Cognitive science professor Jay McKinney followed by asking how AI interfaces with us as a technology. They introduced the idea of the extended mind, associated with philosophers like Andy Clark, which suggests that tools can become part of our cognitive systems by extending memory or reasoning. McKinney then discussed theories of cognition that understand the mind as shaped by the broader environment, not just by “mind-y” technologies like computers or notebooks. From this perspective, AI certainly can’t be understood as just another tool like a calculator. It has the potential to interfere with the relationship between students and the world, especially when it disrupts the social interactions, uncertainty, and skill-building through which learning happens.

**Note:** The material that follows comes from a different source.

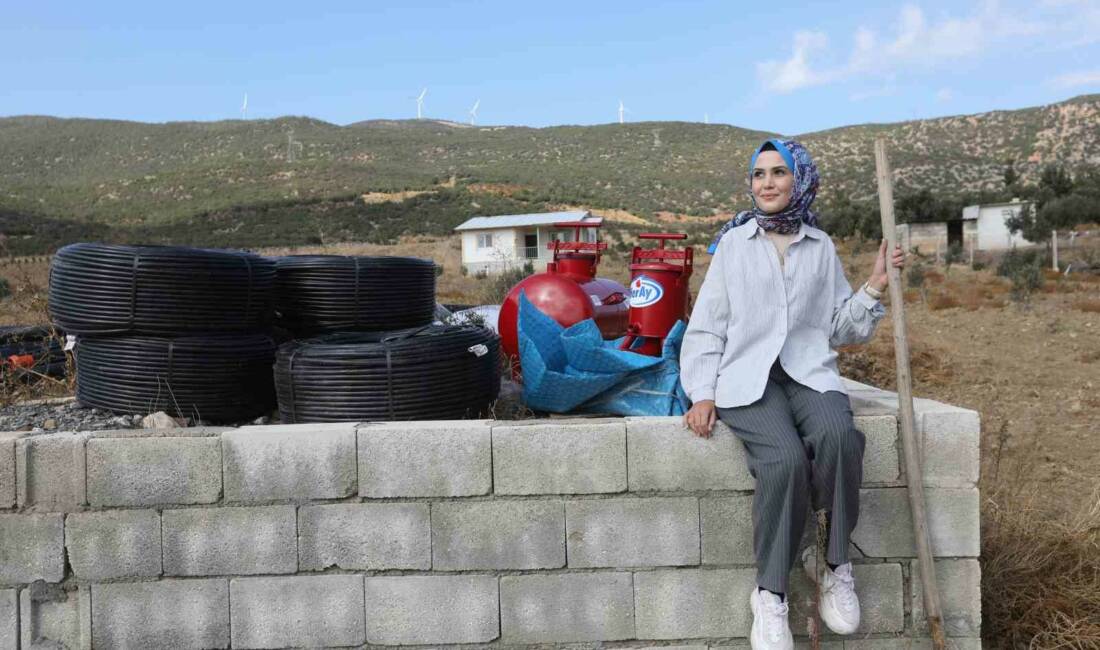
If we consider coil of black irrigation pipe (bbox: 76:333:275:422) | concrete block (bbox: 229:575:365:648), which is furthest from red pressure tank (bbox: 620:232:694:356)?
coil of black irrigation pipe (bbox: 76:333:275:422)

Finally, George Cusack, Director of Academic AI Initiatives, discussed the design of generative AI tools themselves. He explained that these tools are designed to know things and do things so users don’t have to. On the other hand, learning fundamentally requires knowing and doing things for yourself. He made an important distinction between tools that are useful and tools that are helpful. A ladder may be useful for getting up a climbing wall, but not helpful if the goal is to learn how to climb. He also discussed features like instant suggestions, summaries, and refinement buttons as examples of the AI industry’s effort to make these tools feel as seamless as possible, removing the uncertainty and friction that humans often dislike but that are important for learning.
After the presentations, attendees broke into small discussion groups, giving participants time to respond to the speakers’ ideas and reflect on their own relationships to AI and learning.